About this site

This product of learning was created for partial fulfillment of the Master's Degree in Reading Education at Appalachian State University, under the direction of Dr. Woodrow Trathen. These artifacts serve to demonstrate knowledge gained while in this program of study. All artifacts are directly aligned with North Carolina DPI Teaching Standards.

Reading Education Graduate Program of Study and Reflection


Personal Statement and Reflection

I don’t remember exactly when or how I became a reader.  I just remember spending hours upon hours lost in books.  I remember loving when the book fair came to school or a book order form came home.  Even now, I relish any time that I can curl up with a good book, and for a while, lose myself in another place and time.  When I became a teacher, it was this love of books that I wanted to instill in my students.

In teaching first grade for the past eleven years, I have worked with many children and have helped them learn how to read.  When I think back to my first few years of teaching, I wonder how any child managed this magnificent feat in my classroom.  It didn’t take long for me to see my primary job as a first grade teacher to be helping children build the foundation they need to be successful, fluent readers for life.  This realization caused me to look high and low for the best ways to teach reading.  However, no matter how hard I tried, there have always been a few students in my classroom each year that I feel that I just haven’t been able to reach.  This is the reason that I sought out the Master’s program in reading at Appalachian State University.

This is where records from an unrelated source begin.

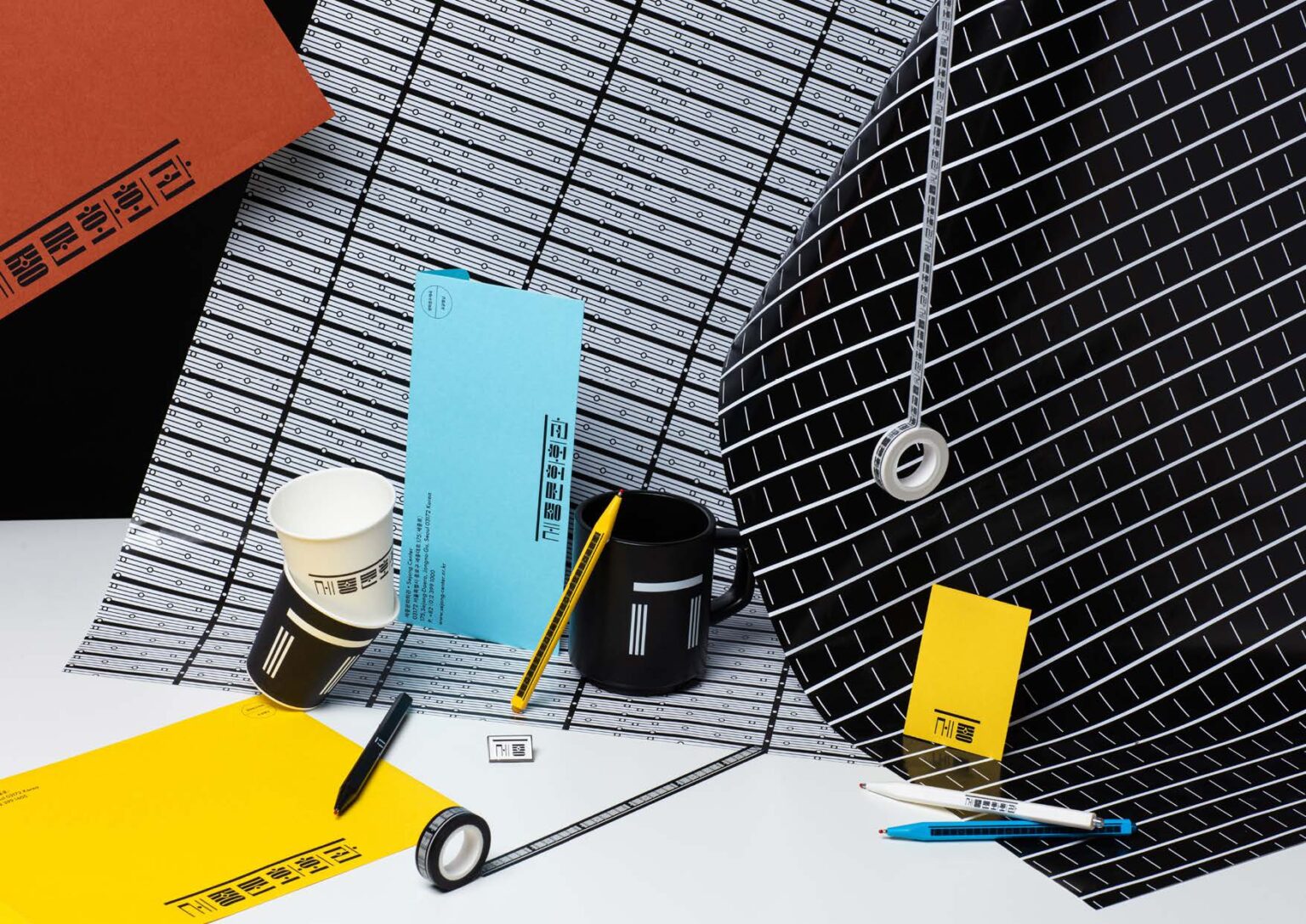 4-1_세종문화회관 MI 브랜딩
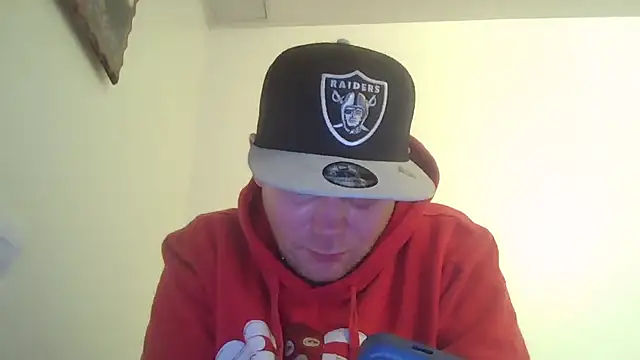 ACABFTP online show from 11-11-25, 06:08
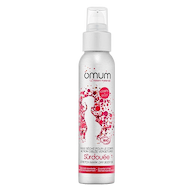 Stretch Mark Dry Oil organic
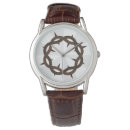 Suche nach s uhren Jede person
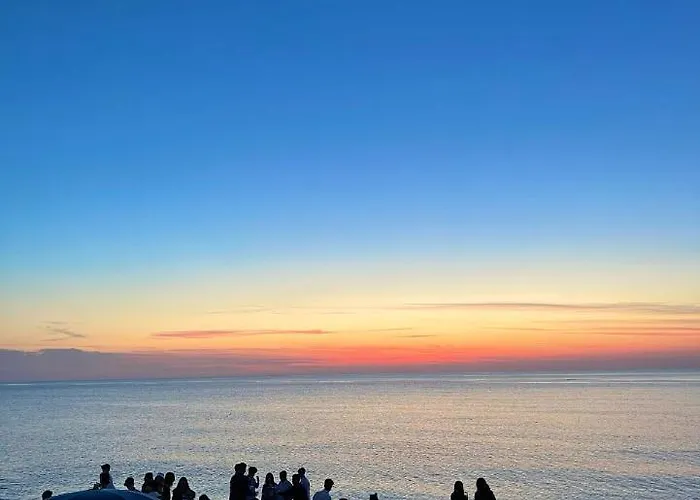 La Casetta Di Sophia Casa vacanze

When I began this program two years ago, I found that my teaching experience had given me a firm understanding of the basics of teaching a child to read.  However, this program has truly deepened my knowledge base into not only how a child learns to read, but also in how to assess what they know and then take that information and design instruction that is appropriate for them where they are now.  It has also helped me to understand the scope and sequence of helping students become literate, so that I not only know how to teach students where they are today, I can have a long term plan for how to get them where they must go in the future.  I have been exposed to information that would help me to do this not only with young students, but also with struggling readers at all age levels.  Before this program, I never could have imagined walking into a high school and having much to offer to students at that level, but now that has changed.

I have taken what I have learned in my course work and have applied it to my classroom.  I have begun using strategies that I learned in Practicum and Seminar in the Clinical Teaching of Reading and used them with my struggling readers on a daily basis.  I have begun providing my students with differentiated spelling lists each week after learning what a difference it can make in Reading Assessment and Correction, as well as other courses.  I have found new and interesting ways to help my students build fluency and accuracy through my work in Teacher as Researcher.  The children that I have taught over the last two years have received more thoughtful and targeted instruction because of the knowledge I have gained in my coursework.  They will take their learning with them after they leave my room and will become more successful in life because of my successes in this program.

This program has given me the tools that I need to reach and teach all the children in my classroom.  I know that the road will still be rough at times, but I now have the knowledge that I need in order to help every last child that walks through my door make gains toward becoming literate.  I know that because of this program, I will now be able to give each child the gift of reading.